We shall see how the glory of the ministration of the Spirit is no other than the glory of the Lord, as it is not only in heaven, but resting upon us and dwelling in us, and changing us into the same image from glory to glory. The inconceivable glory of our exalted Lord in heaven has its counterpart here on earth in the exceeding glory of the Holy Spirit who glorifies Him in us, who lays His glory on us, as He changes us into His likeness.
The New Covenant has no power to save and
to bless except as it is a ministration of the Spirit.
That Spirit works in lesser or greater degree, as He
is neglected and grieved, or yielded to and trusted.
Let us honour Him, and give Him His place as the
Spirit of the New Covenant, by expecting and
accepting all He waits to do for us.
He is the great gift of the Covenant.

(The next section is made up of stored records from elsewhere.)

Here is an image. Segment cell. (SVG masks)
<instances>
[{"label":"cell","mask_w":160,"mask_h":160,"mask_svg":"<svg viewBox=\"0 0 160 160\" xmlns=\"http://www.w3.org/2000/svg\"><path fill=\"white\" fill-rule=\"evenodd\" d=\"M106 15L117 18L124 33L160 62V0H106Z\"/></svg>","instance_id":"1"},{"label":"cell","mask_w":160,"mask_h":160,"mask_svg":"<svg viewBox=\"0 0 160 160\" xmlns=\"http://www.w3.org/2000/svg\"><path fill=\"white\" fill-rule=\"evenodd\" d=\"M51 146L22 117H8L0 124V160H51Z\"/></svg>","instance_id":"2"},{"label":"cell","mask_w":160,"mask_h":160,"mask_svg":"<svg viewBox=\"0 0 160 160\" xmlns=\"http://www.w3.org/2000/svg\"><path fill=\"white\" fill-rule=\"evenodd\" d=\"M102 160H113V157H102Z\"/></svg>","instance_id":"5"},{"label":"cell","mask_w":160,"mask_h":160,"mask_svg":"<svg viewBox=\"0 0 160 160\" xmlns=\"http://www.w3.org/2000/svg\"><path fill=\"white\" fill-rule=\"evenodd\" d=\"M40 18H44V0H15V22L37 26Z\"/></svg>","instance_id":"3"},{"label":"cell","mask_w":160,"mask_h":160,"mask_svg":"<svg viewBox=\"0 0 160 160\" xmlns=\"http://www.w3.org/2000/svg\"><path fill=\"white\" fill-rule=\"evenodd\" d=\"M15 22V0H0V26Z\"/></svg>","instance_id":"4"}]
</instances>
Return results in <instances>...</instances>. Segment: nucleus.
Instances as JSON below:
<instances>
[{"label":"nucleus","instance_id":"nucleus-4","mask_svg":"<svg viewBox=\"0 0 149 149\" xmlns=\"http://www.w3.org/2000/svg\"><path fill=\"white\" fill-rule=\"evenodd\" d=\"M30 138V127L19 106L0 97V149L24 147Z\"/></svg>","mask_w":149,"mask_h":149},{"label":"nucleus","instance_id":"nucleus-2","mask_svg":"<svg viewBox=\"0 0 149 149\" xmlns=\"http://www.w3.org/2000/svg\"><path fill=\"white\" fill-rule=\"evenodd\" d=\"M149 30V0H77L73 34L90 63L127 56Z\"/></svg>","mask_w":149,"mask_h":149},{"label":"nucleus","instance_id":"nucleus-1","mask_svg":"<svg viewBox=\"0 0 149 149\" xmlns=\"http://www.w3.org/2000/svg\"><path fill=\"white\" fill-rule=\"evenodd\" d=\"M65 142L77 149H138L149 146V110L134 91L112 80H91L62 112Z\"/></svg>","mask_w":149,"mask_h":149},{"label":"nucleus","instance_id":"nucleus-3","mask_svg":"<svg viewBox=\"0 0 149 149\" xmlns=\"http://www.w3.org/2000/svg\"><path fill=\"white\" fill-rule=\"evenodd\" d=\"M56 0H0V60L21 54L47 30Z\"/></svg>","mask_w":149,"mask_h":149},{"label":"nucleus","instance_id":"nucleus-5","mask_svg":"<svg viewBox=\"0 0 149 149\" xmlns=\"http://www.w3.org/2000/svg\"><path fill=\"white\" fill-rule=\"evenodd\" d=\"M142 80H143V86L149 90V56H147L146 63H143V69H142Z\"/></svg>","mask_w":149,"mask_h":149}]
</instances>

His coming from heaven was the proof that the Mediator of the Covenant was on the throne in glory, and could now make us partakers of the heavenly life.
He is the only teacher of what the Covenant means: dwelling in our heart, He wakens there the thought and the desire for what God has prepared for us.
He is the Spirit of faith, who enables us to believe the otherwise incomprehensible blessing and power in which the New Covenant works, and to claim it as our own.
He is the Spirit of grace and of power, by whom the obedience of the Covenant and the fellowship with God can be maintained without interruption.
He Himself is the Possessor and the Bearer and
the Communicator of all the Covenant promises, the
Revealer and the Glorifier of Jesus, its Mediator and
Surety.
To believe fully in the Holy Spirit, as the present and abiding and all-comprehending gift of the New Covenant, has been to many a one an entrance into its fulness of blessing.
Begin at once, child of God, to give the Holy Spirit the place in thy religion He has in God's plan. Be still before God, and believe that He is within thee, and ask the Father to work in thee through Him. Regard thyself, thy spirit as well as thy body, with holy reverence as His temple. Let the consciousness of His holy presence and working fill thee with holy calm and fear. And be sure that all that God calls thee to be, Christ through His Spirit will work in thee.